Система не ответила. Она не отвечала на такое. Она вообще, понял Грим, теперь будет говорить редко — не потому, что ей нечего сказать, а потому, что говорить осталось только о важном, а важное случается нечасто. Громкий соавтор стал редким свидетелем. И Грим, к собственному удивлению, поймал, что эта редкость ему по душе: к голосу, который звучит редко, прислушиваешься. К тому, что бубнит всегда, — глохнешь. Может, думал Грим, оттого он и не услышал вовремя, когда хор внутри него вёл его не туда, — слишком привык к гвалту, перестал различать в нём слова. Теперь гвалта не было. Был один редкий холодный голос, и Грим решил, что будет слушать его внимательно — раз уж тот заговорил.

[…]

Скобки погасли. Система ушла обратно — туда, где она ждала своего часа, какой бы это ни был час.

Грим остался один. Один — под неподвижной луной, в новом теле, на остывшем песке, с дрожью вместо стержня, с кладбищем на спине и одним тусклым голосом в выгоревшем черепе. Стая Скола ушла на юг — клюв и два панцирных, живые, не знающие, что глаза их вожака теперь смотрят из Грима пластиной на плече. Лестница осталась на западе. «Вверх» он зарёкся. «Назад» не было — назад вёл только к месту, где он всех уложил, к низине, пропитанной тем, чего Грим не хотел нюхать снова.

Оставалась сторона.

Грим не знал, что там, в стороне. Сторона — это не юг, где живые, не запад, где лестница, не вершина, куда он сказал «нет». Сторона — это направление без имени, азимут, которого нет на карте мира, единственное место, куда можно идти, не предавая ни «нет», ни тех, кого носишь. Идти в сторону значило идти никуда. Но «никуда» было сейчас честнее всякого «куда», и Грим выбрал честность — не потому, что любил её, а потому, что лгать себе означало бы стать тем, кто лжёт, а Грим ещё не решил, станет ли им. Он многого ещё про себя не решил. Перерождение перекроило ему тело, но не ответило ни на один вопрос о том, кем теперь это тело населено.

Куда? — спросил третий. Тускло, но не равнодушно. Так спрашивает тот, кто пойдёт следом, куда бы ни ответили.

Грим повернул голову на сторону — туда, где барханы уходили в ровное никуда, спёкшиеся, старые, нетронутые.

Туда, — толкнул он. Пока туда. Дальше посмотрим.

И сделал первый шаг новым телом — качнувшись, поймав равновесие раньше мысли о равновесии, неся на спине кладбище, в черепе — голос, на виске — чужой рог, под рёбрами — дрожь. Шаг вышел длиннее, чем он рассчитал, — тело опять опередило. Грим не стал бороться. Подстроился. Сделал второй короче, третий — в самый раз. К четвёртому тело перестало быть чужим — стало просто новым, а новое Грим умел обживать: он всю свою короткую жизнь только и делал, что обживал то, чем становился. Сначала ящером. Потом крупнее. Потом Гиллианом. Потом этим — безымянным, вне лестницы, чернее некуда. Каждый раз тело менялось, и каждый раз Грим заново учился быть в нём, и каждый раз учился быстрее. В этом, может, и состояло единственное его постоянство: не форма, не сила, не имя — а упрямое умение освоиться в любой шкуре, в какую его загонит мир.

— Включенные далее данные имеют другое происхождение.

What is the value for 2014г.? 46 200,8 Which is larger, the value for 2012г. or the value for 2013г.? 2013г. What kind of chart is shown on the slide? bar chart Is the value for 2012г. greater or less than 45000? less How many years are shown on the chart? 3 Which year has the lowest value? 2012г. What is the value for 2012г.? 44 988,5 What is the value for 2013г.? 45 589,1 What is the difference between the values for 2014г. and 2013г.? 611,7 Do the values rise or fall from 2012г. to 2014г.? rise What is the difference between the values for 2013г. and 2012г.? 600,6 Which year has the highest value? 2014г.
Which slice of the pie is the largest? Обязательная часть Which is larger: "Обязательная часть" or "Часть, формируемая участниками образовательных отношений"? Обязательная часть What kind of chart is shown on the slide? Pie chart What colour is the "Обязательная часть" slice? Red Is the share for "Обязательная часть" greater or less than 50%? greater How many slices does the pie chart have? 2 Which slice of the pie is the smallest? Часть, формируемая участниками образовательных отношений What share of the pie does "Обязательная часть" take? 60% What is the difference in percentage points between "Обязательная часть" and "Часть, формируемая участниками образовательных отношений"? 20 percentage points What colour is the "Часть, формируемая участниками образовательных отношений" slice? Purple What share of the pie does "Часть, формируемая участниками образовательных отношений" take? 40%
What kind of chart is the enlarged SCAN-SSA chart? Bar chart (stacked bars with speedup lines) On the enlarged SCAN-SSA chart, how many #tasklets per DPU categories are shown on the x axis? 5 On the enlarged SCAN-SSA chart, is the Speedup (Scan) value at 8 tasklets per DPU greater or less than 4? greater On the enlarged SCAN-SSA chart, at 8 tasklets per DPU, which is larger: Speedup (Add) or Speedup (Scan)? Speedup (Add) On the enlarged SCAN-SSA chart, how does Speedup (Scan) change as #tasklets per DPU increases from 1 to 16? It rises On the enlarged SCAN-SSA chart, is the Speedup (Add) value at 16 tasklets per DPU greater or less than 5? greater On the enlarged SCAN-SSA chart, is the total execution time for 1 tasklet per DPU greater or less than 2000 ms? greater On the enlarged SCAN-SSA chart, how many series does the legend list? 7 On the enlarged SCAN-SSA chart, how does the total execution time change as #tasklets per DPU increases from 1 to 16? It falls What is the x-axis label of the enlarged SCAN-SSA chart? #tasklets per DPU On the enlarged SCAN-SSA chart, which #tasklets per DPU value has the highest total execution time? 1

Луна стояла гвоздём. Песок скользил под лапой, не проседая.

Грим шёл в сторону, и это было начало — второе за его существование, и на этот раз он встречал его не воплем новорождённого, а молчанием того, кто уже знает, как дорого обходится каждый шаг, и всё равно делает следующий. Первый раз он родился из боли и не знал ничего. Второй раз он встал из перерождения и знал слишком много — знал цену, знал вину, знал, что несёт на спине, знал, что забудет это, и знал, что будет драться с забвением до последнего, хоть и не знал зачем. Может, затем, понял Грим, делая ещё шаг, что помнить — это всё, что у него осталось своего. Сила была телесной, чужой, данной перерождением. Зарок касался других. А память — память была только его, и стереть её значило стереть последнее, что отличало Грима от всех, кто шёл по этой пустыне налегке, не неся никого.

Он не пойдёт налегке.

С этой мыслью — твёрдой, как навершие на хвосте, — Грим и двинулся в сторону, в никуда, в начало, которого сам себе не обещал.